A key goal of the program was to reward farmers’ ongoing use of sustainable methods. To recognize that sustainability is a long-term investment with long-term impacts, the 2018 Farm Bill set out to reverse payments under the previous program, which were capped at ten years.
But with the interim rule, organizations say it instead undermines long-term leaders of sustainable agriculture by putting a limit on the program with a one-time renewal. Critics also say it doesn’t take into account farmers’ ongoing maintenance and pre-existing conservation work in their application.

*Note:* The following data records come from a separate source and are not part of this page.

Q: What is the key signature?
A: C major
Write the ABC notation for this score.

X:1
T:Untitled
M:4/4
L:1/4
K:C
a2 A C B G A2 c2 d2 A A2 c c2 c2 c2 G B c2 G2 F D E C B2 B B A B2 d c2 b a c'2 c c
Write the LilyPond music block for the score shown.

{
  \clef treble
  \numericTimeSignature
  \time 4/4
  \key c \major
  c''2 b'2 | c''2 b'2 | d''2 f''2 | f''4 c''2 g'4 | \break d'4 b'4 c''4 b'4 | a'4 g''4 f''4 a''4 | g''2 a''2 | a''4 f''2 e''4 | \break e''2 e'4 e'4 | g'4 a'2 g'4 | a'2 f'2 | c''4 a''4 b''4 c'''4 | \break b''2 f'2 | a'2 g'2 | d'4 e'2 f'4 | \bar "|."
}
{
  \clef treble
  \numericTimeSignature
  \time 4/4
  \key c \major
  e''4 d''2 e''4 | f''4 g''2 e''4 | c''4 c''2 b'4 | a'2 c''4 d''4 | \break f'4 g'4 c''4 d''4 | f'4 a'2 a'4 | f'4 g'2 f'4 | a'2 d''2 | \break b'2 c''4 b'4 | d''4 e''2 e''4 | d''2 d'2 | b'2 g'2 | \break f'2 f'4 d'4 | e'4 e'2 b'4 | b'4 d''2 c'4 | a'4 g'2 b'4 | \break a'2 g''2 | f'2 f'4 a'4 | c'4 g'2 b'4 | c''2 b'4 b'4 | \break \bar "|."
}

The USDA opened a public comment period for those to comment on the interim rule, which ended on Jan. 13, 2020. It has said it will be evaluating feedback and publishing a final rule, but it has yet to do so.
Ferd Hoefner, senior strategic advisor with the National Sustainable Agriculture Coalition, has been pushing for change to acknowledge and prioritize environmental leaders applying to the program. His organization led a campaign to submit comments during the interim rule’s public comment period.
“We’re going to have another major confrontation over this,” he says. “There’s a philosophical divide between those who believe that the program is supposed to be rewarding farmers doing the best advanced conservation systems on an ongoing basis and those locked into a much older mentality who say the most efficient use of taxpayer dollars is to fix individual specific problems and give highest ranking to those who [are] doing the worst job.”
Hoefner argues that if the National Resource Conservation Service stuck to the 2018 Farm Bill’s intent, it would significantly increase the growth of sustainable agriculture and ramp up farming efforts to address climate change. For example, a payment through the program to prioritize farmers using the most beneficial practices, such as crop rotation and cover crops, would signal that this is what is needed for society and encourage widespread adoption.
Wicks, who has had three contracts under the program, has noticed farmers in his community tend to pick practices or enhancements that are cheap and easy to implement for the financial incentive, such as low drift nozzles. This allows them to make a profit as opposed to a method with larger impact that might be more expensive, such as cover cropping, which he says is also not widely employed in his region.
“It’s strange the amount of judgment you get for doing something new,” he says. “People will say like ‘oh, what are you doing out there? I’ve never seen it before. Are you stupid?’ If you say it’s part of a government program and you get paid, you can use it as an excuse to try these things.”
The other issue that opponents of the current rule point to is that long-term stewardship is not prioritized. While the 2018 Farm Bill looked to reward this through payment and also allow for contract renewals, the current rule does not. It limits farmers with a one-time renewal, and it also will not acknowledge ongoing maintenance in their contract.
For a farmer like Wicks, he’s already had two CSP contracts and one renewal. He says he’d like the support to continue with cover cropping, but he feels discouraged about applying.
“My concerns are that I’m already doing these practices, but I could still use some help to get ahead,” he says. “I want to continue to set a better example for other farmers around me.”
The USDA did not provide comment before deadline.